DATA PROVIDED
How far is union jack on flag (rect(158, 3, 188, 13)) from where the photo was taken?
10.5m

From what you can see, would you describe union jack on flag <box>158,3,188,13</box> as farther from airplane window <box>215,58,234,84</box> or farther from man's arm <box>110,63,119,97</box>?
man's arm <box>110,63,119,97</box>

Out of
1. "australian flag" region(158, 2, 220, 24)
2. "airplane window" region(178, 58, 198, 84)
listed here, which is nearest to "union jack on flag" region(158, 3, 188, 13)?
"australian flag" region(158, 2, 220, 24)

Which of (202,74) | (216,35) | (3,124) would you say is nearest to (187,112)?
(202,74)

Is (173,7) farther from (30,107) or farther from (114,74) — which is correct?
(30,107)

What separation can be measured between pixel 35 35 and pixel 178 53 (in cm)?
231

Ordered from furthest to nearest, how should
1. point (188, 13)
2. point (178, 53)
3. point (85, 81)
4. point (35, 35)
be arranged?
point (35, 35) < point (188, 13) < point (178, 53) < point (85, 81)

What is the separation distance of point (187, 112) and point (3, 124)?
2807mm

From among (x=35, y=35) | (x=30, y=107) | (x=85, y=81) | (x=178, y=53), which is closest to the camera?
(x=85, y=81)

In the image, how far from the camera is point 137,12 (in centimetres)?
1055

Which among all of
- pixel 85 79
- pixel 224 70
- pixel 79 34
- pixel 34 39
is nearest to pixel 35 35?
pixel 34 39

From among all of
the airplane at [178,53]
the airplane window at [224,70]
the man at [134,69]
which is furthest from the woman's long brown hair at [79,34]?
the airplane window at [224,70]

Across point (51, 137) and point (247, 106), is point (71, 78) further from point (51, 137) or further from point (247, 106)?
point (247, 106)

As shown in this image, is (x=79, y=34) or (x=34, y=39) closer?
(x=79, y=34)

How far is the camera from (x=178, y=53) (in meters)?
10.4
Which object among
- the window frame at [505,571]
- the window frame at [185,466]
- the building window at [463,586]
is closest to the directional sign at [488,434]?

REQUIRED TASK
In the part of the data that opens with the line containing "From among (x=35, y=35)" and closes with the end of the data, switch every "camera" to "viewer" and leave everything else as it is. Give back only that part.

SOLVED EXERCISE
From among (x=35, y=35) | (x=30, y=107) | (x=85, y=81) | (x=178, y=53), which is closest to the viewer?
(x=85, y=81)

In the image, how far from the viewer is point 137,12 (in centimetres)?
1055

Which among all of
- pixel 85 79
- pixel 224 70
- pixel 79 34
- pixel 34 39
is nearest to pixel 35 35?
pixel 34 39

From among all of
the airplane at [178,53]
the airplane window at [224,70]
the man at [134,69]
which is furthest from the woman's long brown hair at [79,34]?
the airplane window at [224,70]

Across point (51, 137) and point (247, 106), is point (71, 78) further from point (51, 137) or further from point (247, 106)?
point (247, 106)

As shown in this image, is (x=79, y=34) or (x=34, y=39) closer?
(x=79, y=34)

How far is the viewer from (x=178, y=53) (in meters)?
10.4
Which object among
- the window frame at [505,571]
- the window frame at [185,466]
- the building window at [463,586]
is closest to the directional sign at [488,434]?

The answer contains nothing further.